Evans, Pitoy’s son-in-law, said the two were seemingly inseparable.
“They didn’t have an ounce of hatred or hostility in their hearts,” Evans said. “Everywhere you see Jack, you see Moms. Everywhere you see Moms, you see Jack.”
Gofus said Enders had been estranged from his older daughter, though recently had attended the wedding of her son, and said it was cordial. He said Sherry Lee’s previous house, in Collegeville, had been significantly damaged in floods. He said rising real estate prices on LBI prompted Enders to sell, with only vague plans to spend time in the Florida Keys.
“[Heffernan] had a real estate license in New Jersey and Maryland,” Gofus said. “When he decided he was going to sell it, she wanted the house outright.

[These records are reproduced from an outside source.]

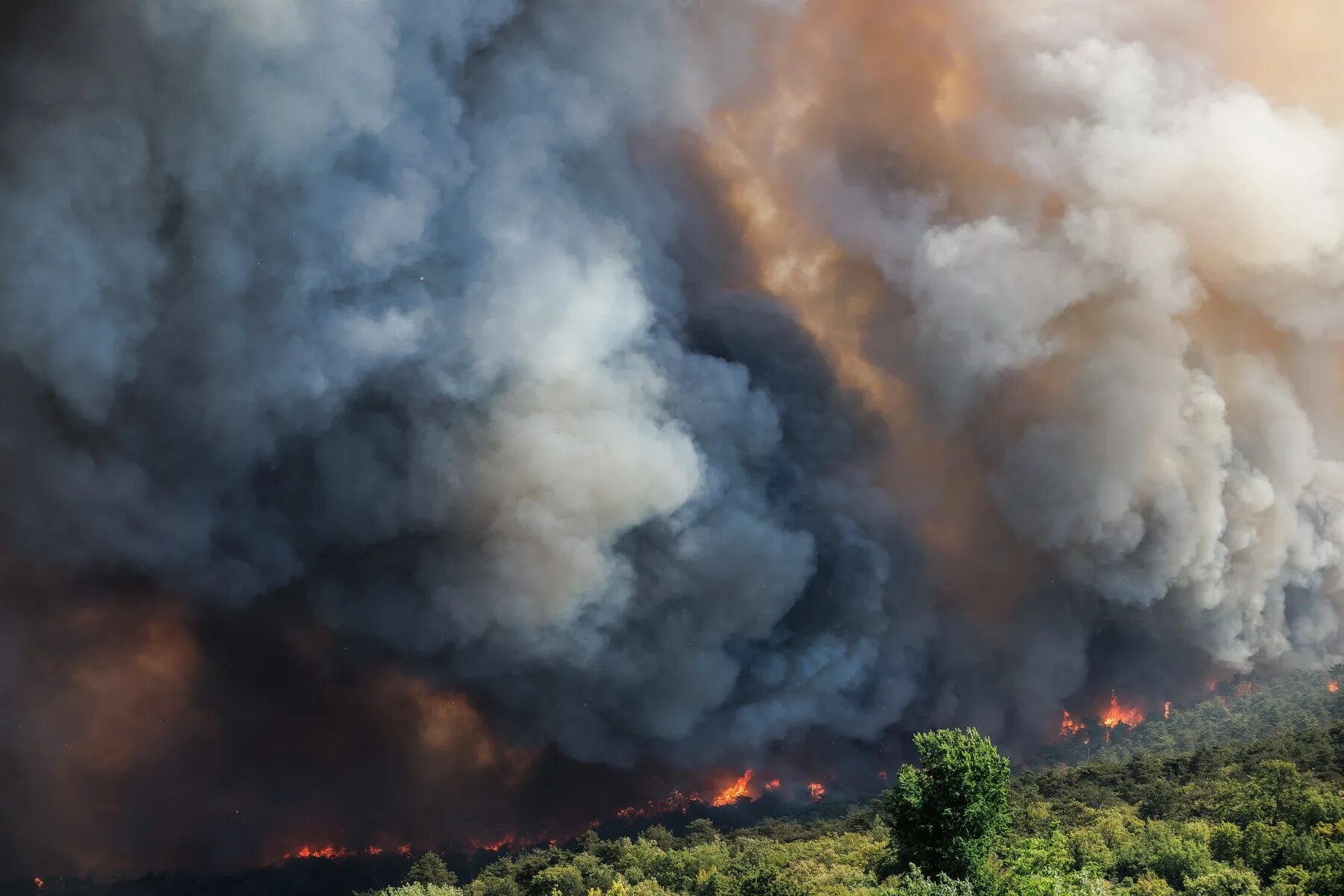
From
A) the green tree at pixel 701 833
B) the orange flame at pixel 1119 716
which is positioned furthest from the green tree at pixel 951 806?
the orange flame at pixel 1119 716

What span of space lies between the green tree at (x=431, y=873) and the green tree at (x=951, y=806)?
177 ft

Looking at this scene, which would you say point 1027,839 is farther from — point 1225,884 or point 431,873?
point 431,873

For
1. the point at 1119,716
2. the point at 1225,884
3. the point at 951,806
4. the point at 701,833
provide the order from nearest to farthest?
the point at 951,806
the point at 1225,884
the point at 701,833
the point at 1119,716

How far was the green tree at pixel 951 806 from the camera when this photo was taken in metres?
54.7

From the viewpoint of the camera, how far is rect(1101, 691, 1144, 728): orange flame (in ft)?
462

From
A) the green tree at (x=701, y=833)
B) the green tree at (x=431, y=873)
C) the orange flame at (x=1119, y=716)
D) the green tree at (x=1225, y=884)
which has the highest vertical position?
the orange flame at (x=1119, y=716)

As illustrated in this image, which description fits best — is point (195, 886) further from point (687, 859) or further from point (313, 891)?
point (687, 859)

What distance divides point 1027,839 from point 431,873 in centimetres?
5798

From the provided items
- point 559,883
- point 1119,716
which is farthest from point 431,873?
point 1119,716

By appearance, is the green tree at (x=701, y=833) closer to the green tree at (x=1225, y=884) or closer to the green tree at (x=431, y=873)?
the green tree at (x=431, y=873)

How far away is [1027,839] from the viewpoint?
6725 centimetres

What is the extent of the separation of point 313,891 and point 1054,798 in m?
76.2

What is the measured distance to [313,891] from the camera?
10550cm

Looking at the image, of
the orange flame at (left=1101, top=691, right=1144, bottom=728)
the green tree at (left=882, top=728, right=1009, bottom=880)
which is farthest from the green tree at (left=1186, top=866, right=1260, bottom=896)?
the orange flame at (left=1101, top=691, right=1144, bottom=728)
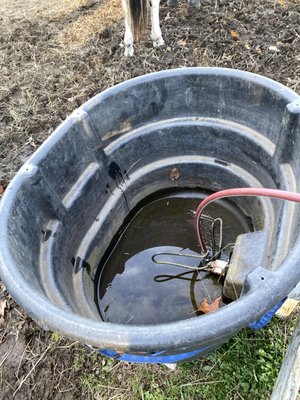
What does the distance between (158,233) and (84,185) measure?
22.0 inches

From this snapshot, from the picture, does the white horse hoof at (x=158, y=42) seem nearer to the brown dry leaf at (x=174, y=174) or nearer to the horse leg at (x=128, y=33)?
the horse leg at (x=128, y=33)

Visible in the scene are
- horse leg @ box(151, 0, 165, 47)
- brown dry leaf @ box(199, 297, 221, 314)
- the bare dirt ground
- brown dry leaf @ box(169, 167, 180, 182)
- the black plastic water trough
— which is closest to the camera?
the black plastic water trough

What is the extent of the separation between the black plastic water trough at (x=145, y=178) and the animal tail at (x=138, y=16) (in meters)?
0.95

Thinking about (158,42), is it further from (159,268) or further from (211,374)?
(211,374)

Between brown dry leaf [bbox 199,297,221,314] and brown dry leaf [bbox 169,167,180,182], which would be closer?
brown dry leaf [bbox 199,297,221,314]

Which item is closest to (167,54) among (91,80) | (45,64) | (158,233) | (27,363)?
(91,80)

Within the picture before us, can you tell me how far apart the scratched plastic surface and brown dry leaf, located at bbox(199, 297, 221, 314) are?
3 centimetres

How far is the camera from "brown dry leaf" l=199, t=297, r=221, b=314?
1.77m

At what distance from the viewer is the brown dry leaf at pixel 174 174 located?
7.23 ft

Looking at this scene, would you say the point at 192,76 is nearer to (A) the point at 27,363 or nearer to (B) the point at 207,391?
(B) the point at 207,391

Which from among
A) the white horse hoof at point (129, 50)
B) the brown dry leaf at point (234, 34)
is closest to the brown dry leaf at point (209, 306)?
the white horse hoof at point (129, 50)

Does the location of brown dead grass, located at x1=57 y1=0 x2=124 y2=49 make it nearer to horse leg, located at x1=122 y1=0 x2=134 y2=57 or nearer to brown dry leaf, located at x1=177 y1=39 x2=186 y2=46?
horse leg, located at x1=122 y1=0 x2=134 y2=57

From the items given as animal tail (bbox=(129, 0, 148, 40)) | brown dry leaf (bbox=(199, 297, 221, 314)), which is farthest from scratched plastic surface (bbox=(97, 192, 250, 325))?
animal tail (bbox=(129, 0, 148, 40))

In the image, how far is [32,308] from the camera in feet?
3.64
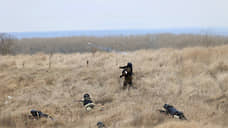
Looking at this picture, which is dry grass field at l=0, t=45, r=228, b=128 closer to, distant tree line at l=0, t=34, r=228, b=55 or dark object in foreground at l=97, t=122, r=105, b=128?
dark object in foreground at l=97, t=122, r=105, b=128

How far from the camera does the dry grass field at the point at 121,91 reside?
5.05 meters

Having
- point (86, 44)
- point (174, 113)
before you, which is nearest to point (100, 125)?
point (174, 113)

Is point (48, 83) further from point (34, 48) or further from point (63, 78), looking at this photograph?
point (34, 48)

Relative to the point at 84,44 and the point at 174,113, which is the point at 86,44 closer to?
the point at 84,44

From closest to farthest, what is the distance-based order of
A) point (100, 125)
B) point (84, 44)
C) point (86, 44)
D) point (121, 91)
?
point (100, 125) < point (121, 91) < point (86, 44) < point (84, 44)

He said, ‘No , I’m selling it.’ She said, ‘Well, I will sell it for you.’ He said, ‘I’m giving it to an active Realtor.’ It was supposed to go to closing next week.”
Neighbors expect the new owners will accelerate their plans to knock down the house and build a new one.
‘I’m being framed’
Although Long Beach Island is no hotbed for crime, other than the rash of Range Rover thefts this summer, the off-season quiet of the affluent island has at times proven a tempting backdrop for brutal murders.
In April 2012, James Hunsinger, 73, died when prosecutors said he was intentionally struck by a vehicle driven by his neighbor, Terrance O’Brien, on West Seventh Street in Ship Bottom, a block from where Route 72 funnels into Long Beach Island.
In March 2004, after what he later described as a night of drinking, Gregory Gillick stabbed his 75-year-old stepmother, Doris Gillick, to death inside her Surf City home, in what was then Surf City’s first murder.
And in December 2015, Conrad Sipa, 52, of Colts Neck, was charged with murder in the slashing and beating death of Richard Doody, 60, a New York City Fire Department lieutenant, inside Doody’s home in Barnegat Light. Sipa was convicted, sentenced to 45 years, and, in a civil case, ordered to pay Doody’s widow $5 million.
Heffernan was arrested Oct. 4 outside her home, the same day the bodies were discovered by police. An autopsy performed that day concluded that Enders had suffered multiple stab wounds and blunt force trauma, his right carotid artery severed.
An autopsy the next day on Pitoy found she had been shot in the face, in addition to being stabbed.
A later examination of Enders found that he, too, had been shot in the face with a handgun, the Prosecutor’s Office said in a statement on Oct. 19. They lodged additional weapons charges against Heffernan, and she was transported to the Ocean County Jail from Chester County.
Heffernan first appeared in court in Chester County, and waived extradition in a brief hearing attended by a reporter with the Daily Local News.
“I would have surrendered myself in New Jersey if I had known I was wanted for something,” she told the judge, according to the newspaper report.
Asked for comment as she was led out of the courtroom, “in handcuffs and shackles, wearing a floral print beach dress,” according to the Daily Local News, she answered, “Not guilty. I’m being framed.”
Her son, Joseph, told police that both he and his mother considered Pitoy to be a “gold digger,” and the reason Enders was selling the Surf City house, the affidavit said.
He described his mother’s trip to Long Beach Island as a “midnight dash,” and said she frequently would stay up into the early hours “because she made up her mind that she needed to get something done.”
He said, “I can’t believe she did this.”
On Oct. 19, neighbors on Seventh Street traveled from LBI to New Britain, Bucks County, for a memorial service for Enders. They are planning a memorial for Pitoy in Surf City.
In his obituary, posted to the Joseph A. Fluehr III Funeral Home website, Enders was described as a lover of the Shore, boating and fishing. He was a 1950 graduate of Frankford High School and served with the Air Force during the Korean War. He got a degree in mechanical engineering from Pennsylvania State University.
He was a Mason and a member of the LuLu Temple Shrine, the obituary said, survived by a daughter, five grandchildren and one great-grandchild.
Heffernan was not listed in the obituary.